Ben Beaumont-Thomas 

New York’s MoMA to digitise hundreds of Andy Warhol films

Hundreds of Warhol’s films will be made available to the public in a partnership between the Andy Warhol Museum and the Museum of Modern Art in New York, with some of them never seen before
  
  

Andy Warhol
Andy Warhol, whose films will soon be available to all. Photograph: Herve Gloaguen/Gamma-Rapho via Getty Images Photograph: Herve Gloaguen/Gamma-Rapho via Getty Images

New York’s Museum of Modern Art is partnering with the Andy Warhol Museum to digitise the artist’s considerable archive of film work, making work available to the public that has rarely, if ever, been seen before.

The massive task, featuring around 500 films, will take several years to complete. It involves taking over a thousand rolls of 16mm film and scanning them frame by frame, coverting them to the high-resolution 2K format. This is work that Warhol filmed between 1963 and 1972, the most intense and celebrated period of his creativity.

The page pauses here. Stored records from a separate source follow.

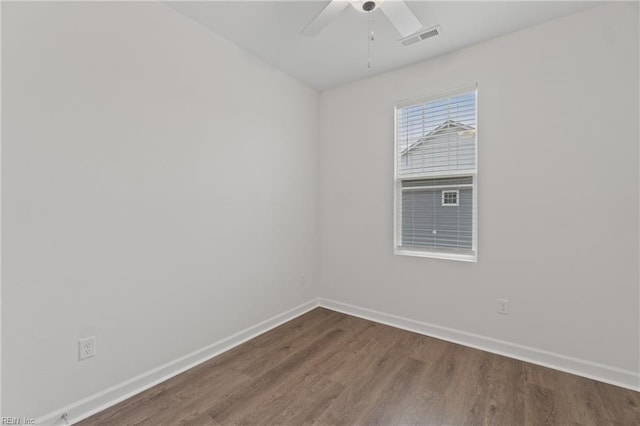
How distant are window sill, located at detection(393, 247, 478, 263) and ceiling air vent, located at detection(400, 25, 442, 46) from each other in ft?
6.24

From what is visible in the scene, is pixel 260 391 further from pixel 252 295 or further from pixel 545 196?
pixel 545 196

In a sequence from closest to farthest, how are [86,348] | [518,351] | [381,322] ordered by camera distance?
1. [86,348]
2. [518,351]
3. [381,322]

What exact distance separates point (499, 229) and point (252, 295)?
7.62ft

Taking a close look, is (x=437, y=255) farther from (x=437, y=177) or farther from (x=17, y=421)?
(x=17, y=421)

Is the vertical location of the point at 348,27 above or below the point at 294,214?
above

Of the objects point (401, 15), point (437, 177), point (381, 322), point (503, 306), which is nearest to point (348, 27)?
point (401, 15)

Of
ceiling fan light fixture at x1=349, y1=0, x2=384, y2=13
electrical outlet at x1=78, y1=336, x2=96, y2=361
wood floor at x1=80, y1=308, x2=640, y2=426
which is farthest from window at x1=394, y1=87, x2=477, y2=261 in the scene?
electrical outlet at x1=78, y1=336, x2=96, y2=361

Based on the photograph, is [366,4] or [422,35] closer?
[366,4]

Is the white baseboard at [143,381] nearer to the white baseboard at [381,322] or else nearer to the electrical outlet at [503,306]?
the white baseboard at [381,322]

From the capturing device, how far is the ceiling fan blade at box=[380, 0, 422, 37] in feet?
5.39

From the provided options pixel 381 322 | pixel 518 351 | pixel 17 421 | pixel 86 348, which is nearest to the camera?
pixel 17 421

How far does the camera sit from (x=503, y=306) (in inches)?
95.0

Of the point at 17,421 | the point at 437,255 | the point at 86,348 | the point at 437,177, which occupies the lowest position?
the point at 17,421

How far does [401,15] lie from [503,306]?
2.38 metres
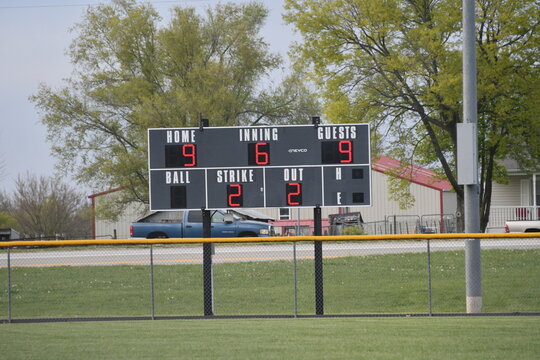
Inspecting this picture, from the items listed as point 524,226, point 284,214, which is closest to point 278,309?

It was in these years that he filmed his coterie of beautiful muses in his Factory studio, including Edie Sedgwick and Nico, and made a series of extremely intimate silent film works – whose titles are as minimal as the action within.

In Sleep, he filmed artist John Giorno sleeping, while Kiss depicts couples kissing, and Eat shows fellow pop artist Robert Indiana eating a mushroom. The Haircut series features highly stylised shots of hair styling, while Empire is a six and a half hour shot of the Empire State Building at night, its lights flicking on and off. Blow Job and Hand Job meanwhile show men receiving the respective sex acts, with the acts themselves going on out of shot and the camera focusing on the subjects’ faces.

Andy Warhol’s Kiss.

Dennis Hopper appears dressed in a loincloth in one ramshackle and witty film, Tarzan and Jane Regained, Sort Of, while Warhol made a kind of proto-music video in work starring The Velvet Underground. David Bowie, Mick Jagger, Yves San Laurent and others appeared in his Factory Diaries series, and he even made feature-length work like Chelsea Girls.

This isn’t the only recent success in digitally converting Warhol’s work – a cache of artworks he made for the Amiga 1000 computer in 1985 were recently resurrected by students working with digital artist Cory Arcangel.